To do: Could you return every line of the material that contains the word "normal"?

Given information:
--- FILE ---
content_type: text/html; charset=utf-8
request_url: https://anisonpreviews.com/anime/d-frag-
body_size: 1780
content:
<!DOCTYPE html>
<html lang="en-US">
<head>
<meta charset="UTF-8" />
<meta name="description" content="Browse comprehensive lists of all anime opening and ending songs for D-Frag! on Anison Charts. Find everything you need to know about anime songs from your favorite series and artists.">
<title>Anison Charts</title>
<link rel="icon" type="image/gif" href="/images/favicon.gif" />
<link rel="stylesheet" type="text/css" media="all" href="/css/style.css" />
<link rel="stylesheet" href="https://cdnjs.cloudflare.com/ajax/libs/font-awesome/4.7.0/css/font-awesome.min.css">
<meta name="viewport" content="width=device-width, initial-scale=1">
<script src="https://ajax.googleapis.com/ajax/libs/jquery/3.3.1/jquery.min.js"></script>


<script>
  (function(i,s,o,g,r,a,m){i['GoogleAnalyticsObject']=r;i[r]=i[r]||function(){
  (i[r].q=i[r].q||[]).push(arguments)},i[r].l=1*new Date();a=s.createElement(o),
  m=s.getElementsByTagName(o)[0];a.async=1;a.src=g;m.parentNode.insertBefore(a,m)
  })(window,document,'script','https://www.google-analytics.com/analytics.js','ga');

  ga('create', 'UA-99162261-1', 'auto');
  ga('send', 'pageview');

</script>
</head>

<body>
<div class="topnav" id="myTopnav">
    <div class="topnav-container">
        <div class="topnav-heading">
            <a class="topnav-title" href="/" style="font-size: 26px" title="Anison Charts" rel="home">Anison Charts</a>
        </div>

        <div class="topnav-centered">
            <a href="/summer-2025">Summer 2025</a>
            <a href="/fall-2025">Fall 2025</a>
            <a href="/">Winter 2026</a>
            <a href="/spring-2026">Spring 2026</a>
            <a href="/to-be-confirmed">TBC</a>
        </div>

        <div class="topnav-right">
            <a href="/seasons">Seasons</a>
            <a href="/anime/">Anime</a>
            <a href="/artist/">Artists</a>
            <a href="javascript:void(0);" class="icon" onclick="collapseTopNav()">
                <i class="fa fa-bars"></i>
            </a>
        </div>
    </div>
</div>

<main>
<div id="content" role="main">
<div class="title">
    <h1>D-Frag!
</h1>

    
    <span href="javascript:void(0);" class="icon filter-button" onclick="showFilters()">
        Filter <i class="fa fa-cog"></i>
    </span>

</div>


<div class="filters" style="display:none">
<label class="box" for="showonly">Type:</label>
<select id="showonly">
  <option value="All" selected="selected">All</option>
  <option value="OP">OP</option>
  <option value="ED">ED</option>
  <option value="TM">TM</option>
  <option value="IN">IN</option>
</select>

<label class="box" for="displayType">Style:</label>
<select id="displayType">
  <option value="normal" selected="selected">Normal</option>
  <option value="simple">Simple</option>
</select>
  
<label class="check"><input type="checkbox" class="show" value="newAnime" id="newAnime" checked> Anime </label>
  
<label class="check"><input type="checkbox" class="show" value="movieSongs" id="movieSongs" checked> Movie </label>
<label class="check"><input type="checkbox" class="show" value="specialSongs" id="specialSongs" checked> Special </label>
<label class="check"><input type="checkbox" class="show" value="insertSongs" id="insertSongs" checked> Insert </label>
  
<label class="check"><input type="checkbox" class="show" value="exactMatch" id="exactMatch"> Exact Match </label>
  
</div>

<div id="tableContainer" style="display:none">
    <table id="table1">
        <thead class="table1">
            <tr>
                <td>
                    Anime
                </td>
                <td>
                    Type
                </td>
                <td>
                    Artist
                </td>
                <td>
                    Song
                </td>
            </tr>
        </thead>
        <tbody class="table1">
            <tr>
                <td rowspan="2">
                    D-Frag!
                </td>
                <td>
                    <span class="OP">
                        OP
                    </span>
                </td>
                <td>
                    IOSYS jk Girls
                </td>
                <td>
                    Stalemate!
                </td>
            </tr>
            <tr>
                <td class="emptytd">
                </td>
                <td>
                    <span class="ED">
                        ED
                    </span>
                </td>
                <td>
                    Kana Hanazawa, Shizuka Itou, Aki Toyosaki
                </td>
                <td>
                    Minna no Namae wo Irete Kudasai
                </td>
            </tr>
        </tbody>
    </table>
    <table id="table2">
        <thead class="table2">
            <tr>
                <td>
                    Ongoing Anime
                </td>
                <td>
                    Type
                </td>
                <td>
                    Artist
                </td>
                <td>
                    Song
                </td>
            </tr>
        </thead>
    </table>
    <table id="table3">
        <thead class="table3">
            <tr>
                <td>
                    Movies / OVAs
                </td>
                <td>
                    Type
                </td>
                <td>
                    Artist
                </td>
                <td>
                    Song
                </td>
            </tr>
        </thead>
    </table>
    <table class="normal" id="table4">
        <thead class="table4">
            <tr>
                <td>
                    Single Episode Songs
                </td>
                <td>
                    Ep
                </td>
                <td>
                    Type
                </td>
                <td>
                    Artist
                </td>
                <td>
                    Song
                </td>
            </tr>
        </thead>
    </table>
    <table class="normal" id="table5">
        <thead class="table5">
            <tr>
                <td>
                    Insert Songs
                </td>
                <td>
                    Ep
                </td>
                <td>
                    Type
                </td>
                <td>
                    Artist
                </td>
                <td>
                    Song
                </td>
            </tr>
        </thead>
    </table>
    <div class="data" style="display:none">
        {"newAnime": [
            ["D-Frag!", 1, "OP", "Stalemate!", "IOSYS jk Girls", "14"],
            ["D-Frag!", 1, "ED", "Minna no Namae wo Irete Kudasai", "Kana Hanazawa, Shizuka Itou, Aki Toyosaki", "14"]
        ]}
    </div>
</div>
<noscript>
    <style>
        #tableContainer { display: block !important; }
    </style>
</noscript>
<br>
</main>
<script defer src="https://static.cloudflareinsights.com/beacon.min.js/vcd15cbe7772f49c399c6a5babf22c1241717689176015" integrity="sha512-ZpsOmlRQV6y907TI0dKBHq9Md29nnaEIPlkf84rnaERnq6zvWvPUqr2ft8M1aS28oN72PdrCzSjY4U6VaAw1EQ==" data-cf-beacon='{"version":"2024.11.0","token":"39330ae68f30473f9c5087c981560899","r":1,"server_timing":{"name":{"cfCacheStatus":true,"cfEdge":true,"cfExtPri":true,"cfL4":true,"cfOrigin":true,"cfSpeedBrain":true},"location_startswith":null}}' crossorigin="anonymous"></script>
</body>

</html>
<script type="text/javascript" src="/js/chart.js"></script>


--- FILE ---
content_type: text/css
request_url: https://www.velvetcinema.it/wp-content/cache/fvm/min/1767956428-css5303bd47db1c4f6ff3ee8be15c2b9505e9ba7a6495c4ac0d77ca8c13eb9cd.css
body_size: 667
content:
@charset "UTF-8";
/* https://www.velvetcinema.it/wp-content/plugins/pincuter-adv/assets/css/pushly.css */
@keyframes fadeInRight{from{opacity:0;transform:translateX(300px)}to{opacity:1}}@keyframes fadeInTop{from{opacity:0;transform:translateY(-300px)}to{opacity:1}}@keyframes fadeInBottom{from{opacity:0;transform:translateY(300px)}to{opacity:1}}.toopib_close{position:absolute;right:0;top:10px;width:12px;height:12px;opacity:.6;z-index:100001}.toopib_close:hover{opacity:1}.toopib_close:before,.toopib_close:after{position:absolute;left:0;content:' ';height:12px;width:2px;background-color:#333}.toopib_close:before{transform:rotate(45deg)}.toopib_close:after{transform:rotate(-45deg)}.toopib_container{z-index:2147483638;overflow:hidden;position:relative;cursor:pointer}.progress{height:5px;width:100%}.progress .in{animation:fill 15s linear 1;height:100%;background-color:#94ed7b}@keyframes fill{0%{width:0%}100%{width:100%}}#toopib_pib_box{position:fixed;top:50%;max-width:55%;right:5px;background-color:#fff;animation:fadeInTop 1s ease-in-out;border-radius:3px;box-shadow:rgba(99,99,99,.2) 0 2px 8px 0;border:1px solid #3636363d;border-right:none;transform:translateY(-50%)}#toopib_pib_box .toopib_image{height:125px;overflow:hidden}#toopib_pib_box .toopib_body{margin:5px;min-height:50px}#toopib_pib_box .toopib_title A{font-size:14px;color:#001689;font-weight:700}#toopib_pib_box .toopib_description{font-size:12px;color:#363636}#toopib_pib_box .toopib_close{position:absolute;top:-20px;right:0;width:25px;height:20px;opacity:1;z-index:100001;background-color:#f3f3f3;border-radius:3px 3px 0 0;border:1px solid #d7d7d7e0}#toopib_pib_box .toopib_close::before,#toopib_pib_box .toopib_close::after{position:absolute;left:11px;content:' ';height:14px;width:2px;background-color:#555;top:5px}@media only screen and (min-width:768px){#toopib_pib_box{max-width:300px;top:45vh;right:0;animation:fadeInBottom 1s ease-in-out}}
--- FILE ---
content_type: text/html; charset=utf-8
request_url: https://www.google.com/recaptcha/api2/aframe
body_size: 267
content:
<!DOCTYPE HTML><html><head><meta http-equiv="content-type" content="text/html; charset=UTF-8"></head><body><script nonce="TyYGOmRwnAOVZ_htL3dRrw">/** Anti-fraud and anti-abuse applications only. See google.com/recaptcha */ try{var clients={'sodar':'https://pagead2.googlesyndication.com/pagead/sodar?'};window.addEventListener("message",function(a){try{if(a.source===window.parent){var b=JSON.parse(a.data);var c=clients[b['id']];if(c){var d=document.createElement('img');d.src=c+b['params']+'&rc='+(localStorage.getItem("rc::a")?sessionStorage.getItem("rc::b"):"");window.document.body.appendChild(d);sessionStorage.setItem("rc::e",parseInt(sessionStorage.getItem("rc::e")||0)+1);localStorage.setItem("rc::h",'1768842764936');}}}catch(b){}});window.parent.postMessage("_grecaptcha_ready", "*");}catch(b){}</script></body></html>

Output of the exercise:
  <option value="normal" selected="selected">Normal</option>
    <table class="normal" id="table4">
    <table class="normal" id="table5">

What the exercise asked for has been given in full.